Rimini: un progetto per restituire tempo libero e socialità alle persone con disabilità
Un intervento per contrastare isolamento e solitudine
Un progetto, tredici gruppi, sedici uscite ciascuno e un obiettivo chiaro: restituire tempo libero e socialità alle persone con disabilità del Distretto di Rimini. Parte la coprogettazione di “Tempo libero disabili”, iniziativa finanziata con 69mila euro che porterà attività, gite e momenti di comunità nei weekend, grazie alla collaborazione tra Comune, Ausl e Terzo Settore.
Il progetto, approvato dal Comitato di Distretto , rientra nella programmazione 2026 del Piano di zona per la salute e il benessere sociale. La durata prevista è di 12 mesi, con possibilità di proroga per un ulteriore anno.
Un intervento per contrastare isolamento e solitudine
Nel territorio distrettuale vivono molte persone con disabilità e anziani che, oltre alle difficoltà legate alla salute, affrontano spesso solitudine e legami familiari indeboliti. Il progetto è rivolto alle persone già seguite dal Servizio Disabili Adulti del Distretto e segnalate dagli operatori, e rappresenta un sostegno concreto alla domiciliarità di qualità, offrendo sollievo anche alle famiglie e ai caregiver che ogni giorno si fanno carico dell’assistenza.
Le attività si svolgeranno nel fine settimana, tra il pomeriggio e la sera, con uscite della durata di 5-6 ore. Saranno coinvolti operatori formati e realtà del Terzo Settore.
Il programma prevede: 10 gruppi di persone senza limitazioni motorie, 3 piccoli gruppi per persone con disabilità motoria, 16 uscite per ciascun gruppo.
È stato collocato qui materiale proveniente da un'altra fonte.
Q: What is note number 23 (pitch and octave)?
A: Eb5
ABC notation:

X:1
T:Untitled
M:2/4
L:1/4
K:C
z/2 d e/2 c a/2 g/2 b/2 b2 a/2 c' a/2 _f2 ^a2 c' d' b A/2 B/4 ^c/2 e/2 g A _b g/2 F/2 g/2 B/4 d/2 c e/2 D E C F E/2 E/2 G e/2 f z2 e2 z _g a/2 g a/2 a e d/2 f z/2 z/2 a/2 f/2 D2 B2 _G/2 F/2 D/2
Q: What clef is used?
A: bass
Aperta la coprogettazione con il Terzo Settore
Il Comune di Rimini ha pubblicato l’avviso per coinvolgere le organizzazioni del Terzo Settore, chiamate a collaborare alla definizione e alla gestione delle attività. La coprogettazione valorizza l’esperienza delle realtà sociali del territorio e il loro contributo in termini di volontariato, reti informali e capacità organizzativa.
Nella valutazione delle proposte saranno considerati: La qualità del progetto, la sua coerenza con gli obiettivi sociali e la sostenibilità delle attività. L’impegno organizzativo del soggetto proponente, in termini di risorse umane, strumenti e contributi non coperti da fondi pubblici.
Al termine della procedura verrà firmato un patto di sussidiarietà tra: Comune di Rimini, ente capofila del Distretto; Azienda USL della Romagna, gestore delle risorse del Fondo per la Non Autosufficienza; Il soggetto del Terzo Settore selezionato.
“Tempo libero disabili – sottolinea Kristian Gianfreda, assessore alla protezione sociale del Comune di Rimini - non è solo un programma di attività ricreative, ma un investimento sulla comunità, sulla socialità, sull’inclusione e sulla possibilità per ogni persona di vivere relazioni significative. Un tassello importante della rete di servizi che il Distretto di Rimini mette in campo per contrastare l’isolamento e promuovere il benessere delle persone più fragili, offrendo sollievo anche alle famiglie e ai caregiver che ogni giorno si fanno carico dell’assistenza”.